One of the most important steps of the K-means analysis is defining the initial location of the cluster centers. The way K-means clustering works is that it starts by assigning k data points to be the initial cluster centers, then using the specified K-means algorithm to iteratively assign other data points to these clusters and update the cluster centers. This iterative process continues until no data points change cluster assignment and no cluster centers change location (this is called “convergence”).

However, the selection of the initial clusters may strongly influence how well the data are clustered. This is due to the fact that the K-means algorithm can get “trapped” by local minima when trying to optimize cluster assignments. Classical approaches to address this problem involve selecting k data points at random to serve as the cluster centers, performing the clustering analysis, then repeating the entire analysis numerous times by choosing a new set of points to use as the initial k cluster centers each time. The all of the analyses have been performed, the “best” set of initial clusters is selected. But this means that the analysis must be performed numerous times (common values range anywhere from 10 to 100 repeats of the entire clustering analysis). This can be computationally intensive, and can take quite a long time depending on the complexity of the data.

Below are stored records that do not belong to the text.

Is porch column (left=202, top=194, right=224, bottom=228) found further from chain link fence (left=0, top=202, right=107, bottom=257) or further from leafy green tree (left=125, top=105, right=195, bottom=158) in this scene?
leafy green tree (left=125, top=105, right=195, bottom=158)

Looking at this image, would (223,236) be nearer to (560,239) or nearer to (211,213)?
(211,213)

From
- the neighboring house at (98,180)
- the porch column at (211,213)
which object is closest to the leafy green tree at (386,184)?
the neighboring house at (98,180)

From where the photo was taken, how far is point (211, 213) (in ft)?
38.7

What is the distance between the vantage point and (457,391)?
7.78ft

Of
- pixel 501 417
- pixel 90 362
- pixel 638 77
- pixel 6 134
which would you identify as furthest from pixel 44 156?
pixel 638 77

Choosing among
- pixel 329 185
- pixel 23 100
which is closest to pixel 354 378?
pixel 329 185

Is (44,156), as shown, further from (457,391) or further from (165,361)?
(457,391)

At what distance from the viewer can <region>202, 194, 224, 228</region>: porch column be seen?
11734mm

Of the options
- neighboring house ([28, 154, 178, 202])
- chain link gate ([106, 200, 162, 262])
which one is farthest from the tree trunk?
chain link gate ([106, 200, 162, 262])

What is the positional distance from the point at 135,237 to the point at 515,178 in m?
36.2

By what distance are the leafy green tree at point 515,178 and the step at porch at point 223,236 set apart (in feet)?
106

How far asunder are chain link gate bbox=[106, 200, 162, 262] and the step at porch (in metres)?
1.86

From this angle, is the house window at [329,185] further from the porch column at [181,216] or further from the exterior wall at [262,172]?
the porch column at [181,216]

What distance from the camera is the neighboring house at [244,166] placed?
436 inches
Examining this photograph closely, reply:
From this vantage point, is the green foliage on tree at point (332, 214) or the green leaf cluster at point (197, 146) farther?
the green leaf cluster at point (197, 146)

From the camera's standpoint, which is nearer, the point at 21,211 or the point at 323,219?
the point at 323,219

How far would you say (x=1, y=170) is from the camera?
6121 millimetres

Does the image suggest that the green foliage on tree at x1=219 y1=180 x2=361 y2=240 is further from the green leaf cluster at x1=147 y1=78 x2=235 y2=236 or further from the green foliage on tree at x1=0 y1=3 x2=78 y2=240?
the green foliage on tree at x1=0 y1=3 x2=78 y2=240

The K-means++ approach of initialization was designed to help address this issue of poor initialization coupled with the need to repeat the entire analysis numerous times. The way K-means++ initialization works is the following:

1.Define the number of clusters (k) to use for the analysis

2.Select one data point in the input data as the first cluster center

3.Calculate the distance, D(x) of every other point in the input data from this cluster center

4.Compute a probability distribution, P(x) for every data point that is proportional to the square of its distance from the existing cluster center. Thus, points farther away from the existing cluster center will have a higher probability than points closer to the existing cluster center (proportional to D(x)2).

5.Select the next cluster center using the probability distribution

6.Repeat steps 3-5 until all k cluster centers have been specified

Looking at these steps, it may be obvious that this process of initialization requires a bit more computation than simply selecting k cluster centers at random from the data. However, the tradeoff is that the analysis does not have to be repeated in its entirety when this K-means++ initialization process is used! Moreover, the K-means clustering analysis typically converges much faster when K-means++ initialization is used, resulting in overall faster analysis times. Finally, recall that each cluster center after the initial center is selected based on its distance from all existing defined cluster centers. This means that the initial cluster centers are already very spread out, which often results in better clustering results with lower within-cluster variance.

The advantages of the K-means++ initialization approach are clear, and Prism only uses this approach when performing K-means clustering.